In vivo high-resolution 7 Tesla MRI shows early and diffuse cortical alterations in CADASIL

PLoS One. 2014 Aug 28;9(8):e106311. doi: 10.1371/journal.pone.0106311. eCollection 2014.

Abstract

Background and purpose: Recent data suggest that early symptoms may be related to cortex alterations in CADASIL (Cerebral Autosomal-Dominant Arteriopathy with Subcortical Infarcts and Leukoencephalopathy), a monogenic model of cerebral small vessel disease (SVD). The aim of this study was to investigate cortical alterations using both high-resolution T2* acquisitions obtained with 7 Tesla MRI and structural T1 images with 3 Tesla MRI in CADASIL patients with no or only mild symptomatology (modified Rankin's scale ≤1 and Mini Mental State Examination (MMSE) ≥24).

Methods: Complete reconstructions of the cortex using 7 Tesla T2* acquisitions with 0.7 mm isotropic resolution were obtained in 11 patients (52.1±13.2 years, 36% male) and 24 controls (54.8±11.0 years, 42% male).
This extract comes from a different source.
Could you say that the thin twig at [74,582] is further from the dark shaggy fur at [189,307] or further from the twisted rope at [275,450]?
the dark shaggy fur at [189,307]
Seven Tesla T2* within the cortex and cortical thickness and morphology obtained from 3 Tesla images were compared between CADASIL and control subjects using general linear models.

Results: MMSE, brain volume, cortical thickness and global sulcal morphology did not differ between groups. By contrast, T2* measured by 7 Tesla MRI was significantly increased in frontal, parietal, occipital and cingulate cortices in patients after correction for multiple testing. These changes were not related to white matter lesions, lacunes or microhemorrhages in patients having no brain atrophy compared to controls.

Conclusions: Seven Tesla MRI, by contrast to state of the art post-processing of 3 Tesla acquisitions, shows diffuse T2* alterations within the cortical mantle in CADASIL whose origin remains to be determined.

Publication types

  • Research Support, Non-U.S. Gov't

MeSH terms

  • Adult
  • CADASIL / pathology*
  • Case-Control Studies
  • Cerebral Cortex / pathology*
  • Female
  • Humans
  • Magnetic Resonance Imaging / methods*
  • Male
  • Middle Aged
  • Organ Size

Grants and funding

This work was founded by a FP6 European Research Area Net (ERA-NET) NEURON grant (01 EW1207), with the support of the French CADASIL association, the PLAGNIOL foundation and the NRJ foundation. The funders had no role in study design, data collection and analysis, decision to publish, or preparation of the manuscript.